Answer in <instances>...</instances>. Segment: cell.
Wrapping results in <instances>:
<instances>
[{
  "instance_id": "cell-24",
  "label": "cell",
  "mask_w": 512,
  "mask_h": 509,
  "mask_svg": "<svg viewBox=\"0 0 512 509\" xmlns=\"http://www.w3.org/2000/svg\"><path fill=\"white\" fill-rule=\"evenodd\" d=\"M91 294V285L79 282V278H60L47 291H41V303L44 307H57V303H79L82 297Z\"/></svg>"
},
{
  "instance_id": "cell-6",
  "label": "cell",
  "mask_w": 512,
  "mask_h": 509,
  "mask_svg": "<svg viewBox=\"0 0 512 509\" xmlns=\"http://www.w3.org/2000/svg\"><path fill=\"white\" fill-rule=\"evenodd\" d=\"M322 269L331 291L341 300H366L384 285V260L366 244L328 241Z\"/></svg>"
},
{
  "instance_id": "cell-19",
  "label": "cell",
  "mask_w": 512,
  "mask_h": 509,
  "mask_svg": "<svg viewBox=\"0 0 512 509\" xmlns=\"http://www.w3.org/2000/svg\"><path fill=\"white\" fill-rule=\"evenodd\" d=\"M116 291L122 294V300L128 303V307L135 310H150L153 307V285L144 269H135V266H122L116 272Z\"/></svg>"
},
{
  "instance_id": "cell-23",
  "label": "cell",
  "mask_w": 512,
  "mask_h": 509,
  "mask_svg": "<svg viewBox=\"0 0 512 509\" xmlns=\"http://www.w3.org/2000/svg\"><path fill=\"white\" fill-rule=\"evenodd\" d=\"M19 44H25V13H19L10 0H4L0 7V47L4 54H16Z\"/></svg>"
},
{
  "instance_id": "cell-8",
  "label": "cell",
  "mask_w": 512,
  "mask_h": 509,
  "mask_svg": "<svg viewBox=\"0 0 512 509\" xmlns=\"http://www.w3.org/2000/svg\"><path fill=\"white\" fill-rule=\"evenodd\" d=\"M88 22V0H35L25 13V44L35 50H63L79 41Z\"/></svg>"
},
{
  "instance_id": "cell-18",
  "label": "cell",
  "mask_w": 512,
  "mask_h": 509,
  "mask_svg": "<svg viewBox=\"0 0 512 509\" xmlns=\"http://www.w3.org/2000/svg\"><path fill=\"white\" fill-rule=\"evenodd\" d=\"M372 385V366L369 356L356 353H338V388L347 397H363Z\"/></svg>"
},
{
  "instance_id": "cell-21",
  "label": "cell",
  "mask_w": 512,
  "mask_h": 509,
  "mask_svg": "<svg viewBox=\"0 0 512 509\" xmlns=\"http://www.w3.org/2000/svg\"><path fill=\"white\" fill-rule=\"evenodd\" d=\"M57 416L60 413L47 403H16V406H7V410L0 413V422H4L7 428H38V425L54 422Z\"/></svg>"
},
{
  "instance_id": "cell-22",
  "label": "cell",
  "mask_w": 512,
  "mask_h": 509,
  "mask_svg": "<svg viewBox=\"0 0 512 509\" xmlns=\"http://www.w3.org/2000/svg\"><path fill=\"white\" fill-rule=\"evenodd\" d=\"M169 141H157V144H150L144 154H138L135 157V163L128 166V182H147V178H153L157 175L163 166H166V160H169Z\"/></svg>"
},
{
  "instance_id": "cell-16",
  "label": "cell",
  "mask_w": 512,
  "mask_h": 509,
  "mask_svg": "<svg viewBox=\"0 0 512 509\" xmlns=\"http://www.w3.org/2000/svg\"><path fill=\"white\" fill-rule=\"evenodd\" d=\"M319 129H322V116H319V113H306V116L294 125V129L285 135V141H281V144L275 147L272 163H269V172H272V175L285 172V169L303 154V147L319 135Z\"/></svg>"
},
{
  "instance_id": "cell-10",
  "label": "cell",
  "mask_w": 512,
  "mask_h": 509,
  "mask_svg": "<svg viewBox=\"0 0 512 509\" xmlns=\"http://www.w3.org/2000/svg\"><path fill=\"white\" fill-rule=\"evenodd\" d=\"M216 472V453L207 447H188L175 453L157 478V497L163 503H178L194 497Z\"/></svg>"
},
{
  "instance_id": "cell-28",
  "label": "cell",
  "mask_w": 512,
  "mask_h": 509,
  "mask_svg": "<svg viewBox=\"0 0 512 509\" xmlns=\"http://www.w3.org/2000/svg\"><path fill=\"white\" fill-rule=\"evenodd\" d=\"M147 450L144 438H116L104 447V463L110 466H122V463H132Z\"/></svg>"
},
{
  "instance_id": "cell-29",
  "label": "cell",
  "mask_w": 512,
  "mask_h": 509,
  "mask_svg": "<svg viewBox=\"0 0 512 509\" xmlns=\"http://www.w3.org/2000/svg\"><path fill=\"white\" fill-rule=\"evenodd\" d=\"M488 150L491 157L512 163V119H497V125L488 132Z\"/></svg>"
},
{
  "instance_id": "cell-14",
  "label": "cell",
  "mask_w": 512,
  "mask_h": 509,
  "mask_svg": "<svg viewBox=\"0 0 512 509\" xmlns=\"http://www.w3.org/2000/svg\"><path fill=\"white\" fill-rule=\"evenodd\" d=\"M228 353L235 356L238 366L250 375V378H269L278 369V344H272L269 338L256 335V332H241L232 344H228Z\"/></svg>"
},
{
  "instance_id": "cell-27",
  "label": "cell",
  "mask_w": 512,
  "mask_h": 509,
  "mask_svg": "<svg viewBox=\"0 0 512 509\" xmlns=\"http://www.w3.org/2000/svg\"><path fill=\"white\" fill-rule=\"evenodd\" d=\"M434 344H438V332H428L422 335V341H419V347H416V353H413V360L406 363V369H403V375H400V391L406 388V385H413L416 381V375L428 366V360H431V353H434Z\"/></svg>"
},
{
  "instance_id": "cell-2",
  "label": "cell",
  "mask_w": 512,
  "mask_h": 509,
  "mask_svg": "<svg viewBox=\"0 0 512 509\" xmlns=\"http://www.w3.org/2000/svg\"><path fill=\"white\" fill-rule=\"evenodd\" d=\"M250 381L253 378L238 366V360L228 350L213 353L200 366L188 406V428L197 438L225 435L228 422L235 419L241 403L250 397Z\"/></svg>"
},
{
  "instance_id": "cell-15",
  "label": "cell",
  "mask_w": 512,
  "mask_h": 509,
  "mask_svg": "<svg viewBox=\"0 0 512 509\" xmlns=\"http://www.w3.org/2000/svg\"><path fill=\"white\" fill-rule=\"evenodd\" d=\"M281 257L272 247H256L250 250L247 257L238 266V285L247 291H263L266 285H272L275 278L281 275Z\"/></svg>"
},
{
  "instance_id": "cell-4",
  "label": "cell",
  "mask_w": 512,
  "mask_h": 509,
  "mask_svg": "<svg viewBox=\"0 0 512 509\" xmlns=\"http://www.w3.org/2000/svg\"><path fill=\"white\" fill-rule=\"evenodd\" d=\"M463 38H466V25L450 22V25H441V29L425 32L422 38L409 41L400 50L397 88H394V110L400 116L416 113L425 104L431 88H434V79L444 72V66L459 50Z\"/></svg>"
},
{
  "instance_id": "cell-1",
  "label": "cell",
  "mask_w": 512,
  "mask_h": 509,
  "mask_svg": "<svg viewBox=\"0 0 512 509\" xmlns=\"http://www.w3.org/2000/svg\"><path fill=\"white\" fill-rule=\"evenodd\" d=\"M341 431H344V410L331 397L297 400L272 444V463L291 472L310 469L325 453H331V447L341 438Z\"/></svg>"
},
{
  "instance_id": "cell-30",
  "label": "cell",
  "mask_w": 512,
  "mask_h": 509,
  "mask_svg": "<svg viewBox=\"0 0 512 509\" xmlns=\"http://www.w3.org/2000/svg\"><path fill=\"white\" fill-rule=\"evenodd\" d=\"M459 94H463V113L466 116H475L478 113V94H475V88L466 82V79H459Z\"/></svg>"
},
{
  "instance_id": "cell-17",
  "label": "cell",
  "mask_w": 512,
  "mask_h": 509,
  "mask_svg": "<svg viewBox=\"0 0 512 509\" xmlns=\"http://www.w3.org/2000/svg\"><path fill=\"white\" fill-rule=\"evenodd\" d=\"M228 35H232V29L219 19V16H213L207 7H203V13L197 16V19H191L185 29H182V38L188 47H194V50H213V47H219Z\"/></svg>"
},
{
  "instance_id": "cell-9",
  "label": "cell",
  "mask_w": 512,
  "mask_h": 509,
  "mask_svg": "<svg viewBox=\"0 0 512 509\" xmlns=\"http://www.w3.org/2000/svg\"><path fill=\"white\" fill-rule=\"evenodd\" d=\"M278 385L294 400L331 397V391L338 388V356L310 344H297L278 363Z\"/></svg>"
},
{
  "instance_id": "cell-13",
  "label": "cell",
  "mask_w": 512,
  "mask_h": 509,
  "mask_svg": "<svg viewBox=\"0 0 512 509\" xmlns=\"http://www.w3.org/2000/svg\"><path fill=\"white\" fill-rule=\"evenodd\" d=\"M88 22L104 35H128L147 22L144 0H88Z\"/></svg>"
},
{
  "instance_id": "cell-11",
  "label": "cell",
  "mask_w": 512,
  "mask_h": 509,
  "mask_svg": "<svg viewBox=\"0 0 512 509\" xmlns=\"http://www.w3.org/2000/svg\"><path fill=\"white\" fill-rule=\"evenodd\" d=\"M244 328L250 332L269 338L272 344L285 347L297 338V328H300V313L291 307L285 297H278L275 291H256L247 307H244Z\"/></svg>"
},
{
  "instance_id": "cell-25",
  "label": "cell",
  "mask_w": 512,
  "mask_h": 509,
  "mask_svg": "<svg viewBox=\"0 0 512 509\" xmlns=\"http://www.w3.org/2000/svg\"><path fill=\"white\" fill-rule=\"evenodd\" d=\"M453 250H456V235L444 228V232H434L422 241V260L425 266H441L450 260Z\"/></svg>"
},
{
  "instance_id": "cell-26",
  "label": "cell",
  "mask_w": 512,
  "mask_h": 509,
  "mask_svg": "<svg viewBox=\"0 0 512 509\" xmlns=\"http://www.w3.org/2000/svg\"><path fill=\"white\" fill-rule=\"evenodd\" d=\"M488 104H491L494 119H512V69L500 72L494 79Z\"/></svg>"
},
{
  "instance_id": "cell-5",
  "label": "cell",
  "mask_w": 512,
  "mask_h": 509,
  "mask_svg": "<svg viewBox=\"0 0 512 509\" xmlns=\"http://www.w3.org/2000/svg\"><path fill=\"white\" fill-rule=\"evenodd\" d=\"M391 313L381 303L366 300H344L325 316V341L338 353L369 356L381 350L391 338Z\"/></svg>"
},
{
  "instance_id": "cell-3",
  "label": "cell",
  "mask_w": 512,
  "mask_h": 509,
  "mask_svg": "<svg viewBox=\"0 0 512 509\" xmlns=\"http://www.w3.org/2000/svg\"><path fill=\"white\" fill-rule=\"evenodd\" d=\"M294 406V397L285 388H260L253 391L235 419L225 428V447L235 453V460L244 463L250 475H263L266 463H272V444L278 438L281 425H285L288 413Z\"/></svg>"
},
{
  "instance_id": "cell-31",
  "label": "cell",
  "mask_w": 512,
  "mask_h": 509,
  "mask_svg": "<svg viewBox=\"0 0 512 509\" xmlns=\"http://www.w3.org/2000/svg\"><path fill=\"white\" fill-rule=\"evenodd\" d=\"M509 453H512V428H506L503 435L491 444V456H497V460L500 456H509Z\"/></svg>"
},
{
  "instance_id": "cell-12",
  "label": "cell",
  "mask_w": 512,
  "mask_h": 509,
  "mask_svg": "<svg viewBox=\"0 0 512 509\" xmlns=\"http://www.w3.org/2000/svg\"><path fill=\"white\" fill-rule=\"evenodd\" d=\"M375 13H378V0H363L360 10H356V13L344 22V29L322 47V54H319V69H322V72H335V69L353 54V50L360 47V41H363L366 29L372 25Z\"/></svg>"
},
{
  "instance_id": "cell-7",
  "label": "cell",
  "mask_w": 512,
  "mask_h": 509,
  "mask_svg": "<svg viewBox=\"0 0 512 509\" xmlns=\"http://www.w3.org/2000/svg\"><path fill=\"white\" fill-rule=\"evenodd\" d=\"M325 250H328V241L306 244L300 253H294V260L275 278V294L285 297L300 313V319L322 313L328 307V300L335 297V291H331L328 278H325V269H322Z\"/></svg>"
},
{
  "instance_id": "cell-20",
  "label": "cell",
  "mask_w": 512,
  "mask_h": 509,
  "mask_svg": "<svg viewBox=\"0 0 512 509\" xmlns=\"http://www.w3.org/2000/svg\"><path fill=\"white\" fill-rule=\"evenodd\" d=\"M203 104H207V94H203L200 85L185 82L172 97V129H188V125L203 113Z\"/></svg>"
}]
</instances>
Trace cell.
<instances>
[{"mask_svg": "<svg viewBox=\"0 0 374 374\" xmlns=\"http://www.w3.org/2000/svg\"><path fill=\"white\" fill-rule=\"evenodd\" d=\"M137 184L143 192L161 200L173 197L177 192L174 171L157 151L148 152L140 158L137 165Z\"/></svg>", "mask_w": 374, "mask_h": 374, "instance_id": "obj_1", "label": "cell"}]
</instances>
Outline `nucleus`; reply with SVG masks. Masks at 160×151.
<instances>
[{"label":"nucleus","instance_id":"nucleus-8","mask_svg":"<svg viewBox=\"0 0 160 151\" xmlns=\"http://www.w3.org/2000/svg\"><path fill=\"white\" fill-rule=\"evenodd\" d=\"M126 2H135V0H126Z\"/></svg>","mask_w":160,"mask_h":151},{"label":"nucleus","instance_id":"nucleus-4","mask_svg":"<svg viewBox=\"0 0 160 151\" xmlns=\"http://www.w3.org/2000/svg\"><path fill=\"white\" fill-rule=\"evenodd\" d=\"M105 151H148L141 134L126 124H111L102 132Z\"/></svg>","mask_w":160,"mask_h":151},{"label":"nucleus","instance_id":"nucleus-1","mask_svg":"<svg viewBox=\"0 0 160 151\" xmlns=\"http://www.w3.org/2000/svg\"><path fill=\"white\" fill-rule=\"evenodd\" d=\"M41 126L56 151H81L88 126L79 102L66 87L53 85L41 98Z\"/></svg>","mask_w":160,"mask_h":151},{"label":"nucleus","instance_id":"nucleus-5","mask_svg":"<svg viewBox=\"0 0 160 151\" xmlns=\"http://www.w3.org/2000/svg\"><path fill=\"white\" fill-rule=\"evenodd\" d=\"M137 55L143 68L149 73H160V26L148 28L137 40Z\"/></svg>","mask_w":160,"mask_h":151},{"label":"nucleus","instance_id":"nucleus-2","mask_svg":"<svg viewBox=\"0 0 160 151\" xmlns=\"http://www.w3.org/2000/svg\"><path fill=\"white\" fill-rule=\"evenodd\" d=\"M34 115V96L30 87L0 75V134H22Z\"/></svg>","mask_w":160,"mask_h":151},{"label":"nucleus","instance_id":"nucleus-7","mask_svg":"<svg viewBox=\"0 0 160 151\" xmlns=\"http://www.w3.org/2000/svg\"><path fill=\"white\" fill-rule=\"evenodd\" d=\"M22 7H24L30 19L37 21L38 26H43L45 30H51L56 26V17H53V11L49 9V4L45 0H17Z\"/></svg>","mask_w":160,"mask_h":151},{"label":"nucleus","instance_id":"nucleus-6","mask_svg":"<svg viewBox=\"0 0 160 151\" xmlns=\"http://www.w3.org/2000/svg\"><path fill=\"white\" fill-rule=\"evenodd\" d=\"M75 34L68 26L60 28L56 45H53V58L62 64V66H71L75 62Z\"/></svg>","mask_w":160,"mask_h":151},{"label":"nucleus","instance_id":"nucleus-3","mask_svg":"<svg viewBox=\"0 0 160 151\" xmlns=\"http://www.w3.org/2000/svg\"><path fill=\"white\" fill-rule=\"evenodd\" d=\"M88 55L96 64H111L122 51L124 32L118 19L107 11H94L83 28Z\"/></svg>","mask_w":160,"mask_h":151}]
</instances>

Exercise description → Copy the rows word for word, from the first line through the line containing "294V285L79 282V278H60L47 291H41V303L44", with that line included.

Result of this exercise →
Answer in <instances>...</instances>. Segment: cell.
Wrapping results in <instances>:
<instances>
[{
  "instance_id": "cell-24",
  "label": "cell",
  "mask_w": 512,
  "mask_h": 509,
  "mask_svg": "<svg viewBox=\"0 0 512 509\" xmlns=\"http://www.w3.org/2000/svg\"><path fill=\"white\" fill-rule=\"evenodd\" d=\"M91 294V285L79 282V278H60L47 291H41V303L44 307H57V303H79L82 297Z\"/></svg>"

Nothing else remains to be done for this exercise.